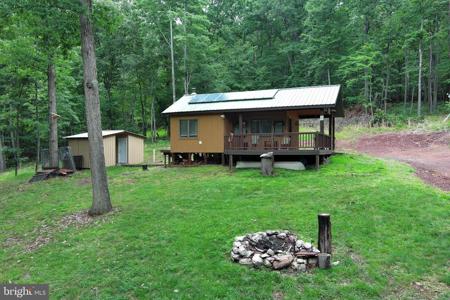 1419 PAULS WOODS ROAD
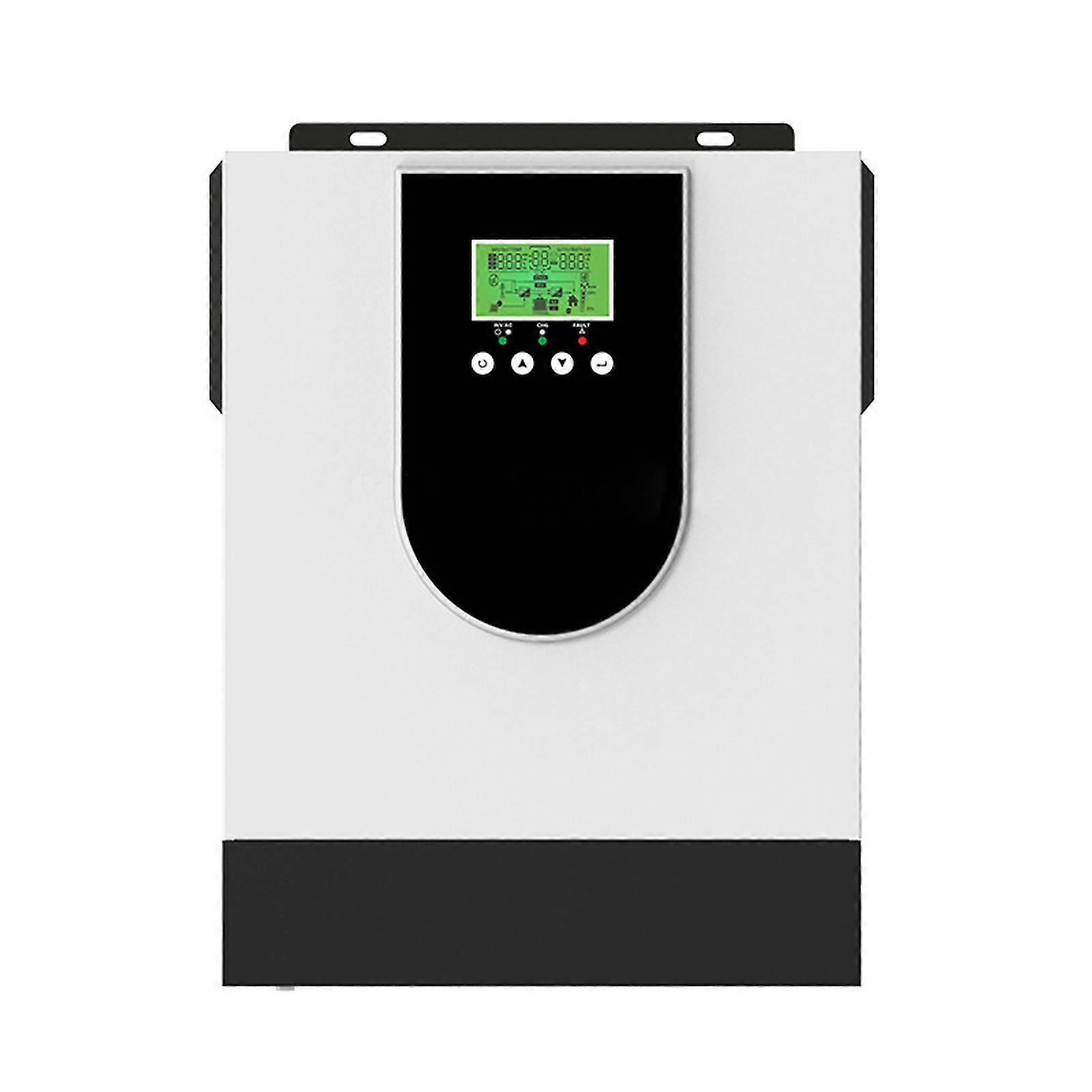 3000W Solar Off-Grid Controller MPPT DC24V to AC230V Inverter Pure Sine Wave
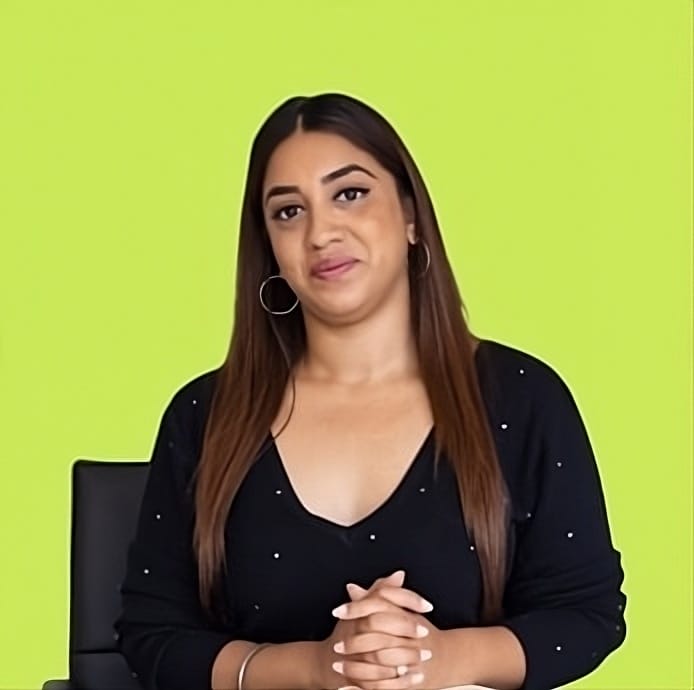 Kiran Singh Profile picture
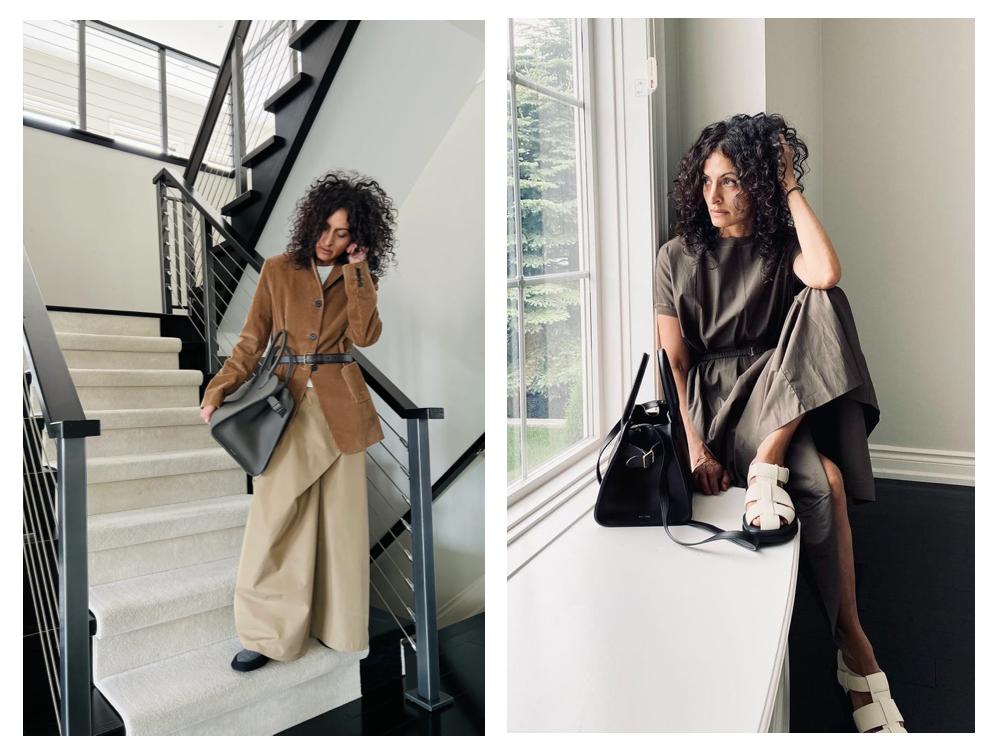 时髦赢家,为什么现在女人是大赢家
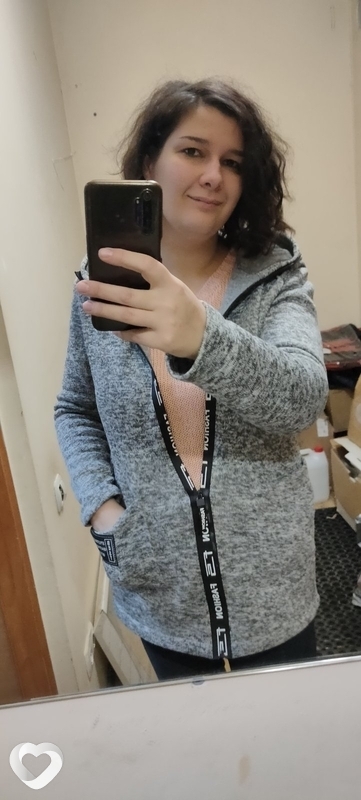 Анна, 36, Одессе — анкета №413935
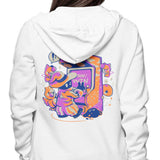 Magic Arcade - Hoodie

WHAT YOU NEED TO DO – Reproduce the text of every item above verbatim, omitting the pictures.

TASK RESPONSE –
 1419 PAULS WOODS ROAD
 3000W Solar Off-Grid Controller MPPT DC24V to AC230V Inverter Pure Sine Wave
 Kiran Singh Profile picture
 时髦赢家,为什么现在女人是大赢家
 Анна, 36, Одессе — анкета №413935
 Magic Arcade - Hoodie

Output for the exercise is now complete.